I totally like and support your idea and would love to help realizing
it. Using the timestamp logic inside UHD as a reference is a great idea
that also came to my mind a while ago.
There are a few things from the architecture point of view though that
need to be discussed. Let's take a CSMA MAC as an example, I guess that
goes into the right direction :-) Just having the "if channel free,
transmit packet"-logic inside the FPGA wouldn't make much sense in a
multi-user environment. What would happen is that if the channel is busy
and multiple nodes have packets in their tx queues, they would all end
up sending their packets more or less at the same time after the channel
gets idle again (assuming all nodes are in sensing range). In a
practical system, one would now start to move parts of the CSMA state
machine, i.e the random backoff, into the FPGA. Trying to control this
via UHD is probably a bad idea as UHD's main business is transportation.
I do think we need something like what you have suggested but I am still
a bit puzzled about the right way of implementing it.
Hi Andre,
Yeppp, the idea is to build part of the MAC in to the FPGA... the part that requires low latency operation. So, after the simple "transmit when idle" logic, you put some basic form of back off in to the logic also.
I have a paper which argues low latency MAC functionality should be built in to the FPGA, but controlled from the host, otherwise it's as good as worthless implementing it on the host. If you try to build this part of the MAC at the host, the latency of receiving the channel state (latency from FPGA -> host), making a decision and performing an action (host -> FPGA), completely makes the information stale. You end up with a decision that is something like 1-2ms old, which clearly the state of the channel changes at a more finer-grain than that.
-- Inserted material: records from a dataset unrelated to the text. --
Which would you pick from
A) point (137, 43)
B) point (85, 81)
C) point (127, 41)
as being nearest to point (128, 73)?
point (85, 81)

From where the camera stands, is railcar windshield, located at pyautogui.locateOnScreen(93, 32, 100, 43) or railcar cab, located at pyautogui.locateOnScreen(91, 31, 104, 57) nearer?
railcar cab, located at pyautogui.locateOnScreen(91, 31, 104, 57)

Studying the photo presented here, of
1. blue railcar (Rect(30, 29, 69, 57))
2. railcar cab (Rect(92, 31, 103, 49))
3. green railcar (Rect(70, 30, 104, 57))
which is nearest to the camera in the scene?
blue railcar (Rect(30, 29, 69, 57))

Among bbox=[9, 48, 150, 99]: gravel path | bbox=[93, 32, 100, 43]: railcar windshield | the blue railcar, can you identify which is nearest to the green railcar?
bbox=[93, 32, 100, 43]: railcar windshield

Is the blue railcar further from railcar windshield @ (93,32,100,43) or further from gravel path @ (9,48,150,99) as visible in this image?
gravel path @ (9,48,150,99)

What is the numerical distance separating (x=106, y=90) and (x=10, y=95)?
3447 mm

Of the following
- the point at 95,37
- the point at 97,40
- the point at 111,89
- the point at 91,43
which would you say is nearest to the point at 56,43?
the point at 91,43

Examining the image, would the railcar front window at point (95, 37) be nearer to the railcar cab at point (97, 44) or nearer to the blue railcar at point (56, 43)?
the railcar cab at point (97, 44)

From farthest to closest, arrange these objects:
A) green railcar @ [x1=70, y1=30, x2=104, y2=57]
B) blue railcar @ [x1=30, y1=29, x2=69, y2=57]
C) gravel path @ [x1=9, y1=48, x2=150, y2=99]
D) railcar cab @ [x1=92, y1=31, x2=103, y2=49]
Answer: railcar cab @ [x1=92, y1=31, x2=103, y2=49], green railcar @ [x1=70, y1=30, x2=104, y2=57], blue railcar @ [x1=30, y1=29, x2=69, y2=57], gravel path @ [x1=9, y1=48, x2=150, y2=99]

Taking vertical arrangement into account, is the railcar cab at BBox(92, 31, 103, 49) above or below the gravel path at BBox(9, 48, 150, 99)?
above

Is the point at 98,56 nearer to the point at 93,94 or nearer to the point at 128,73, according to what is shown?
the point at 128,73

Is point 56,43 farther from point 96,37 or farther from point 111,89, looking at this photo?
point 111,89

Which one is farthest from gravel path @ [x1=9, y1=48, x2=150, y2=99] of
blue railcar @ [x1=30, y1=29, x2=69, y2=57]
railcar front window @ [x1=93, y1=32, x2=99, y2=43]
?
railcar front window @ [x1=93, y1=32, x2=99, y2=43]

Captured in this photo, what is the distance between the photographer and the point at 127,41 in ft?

Sooo... you either implement this kind of functionality in a "split" kind of way where the function sits in the FPGA since it requires low latency, or it's as good as worthless ;) I'd rather have some form of carrier sense that's commonly used in some side-FPGA implementation, rather than throwing in the towel and saying GNU Radio and the USRP's architecture can never support something like this that's usable due to the latency. I get tons of e-mails about my split-functionality MAC work, asking if it's usable but it got deprecated along with the m-block, so there is a set of users out there that I think would be happy with some basic usable carrier sense and back-off. Otherwise we're constantly in the: let's avoid the whole idea of support a true MAC thing, and GNU Radio and USRP continue life as a source/sink.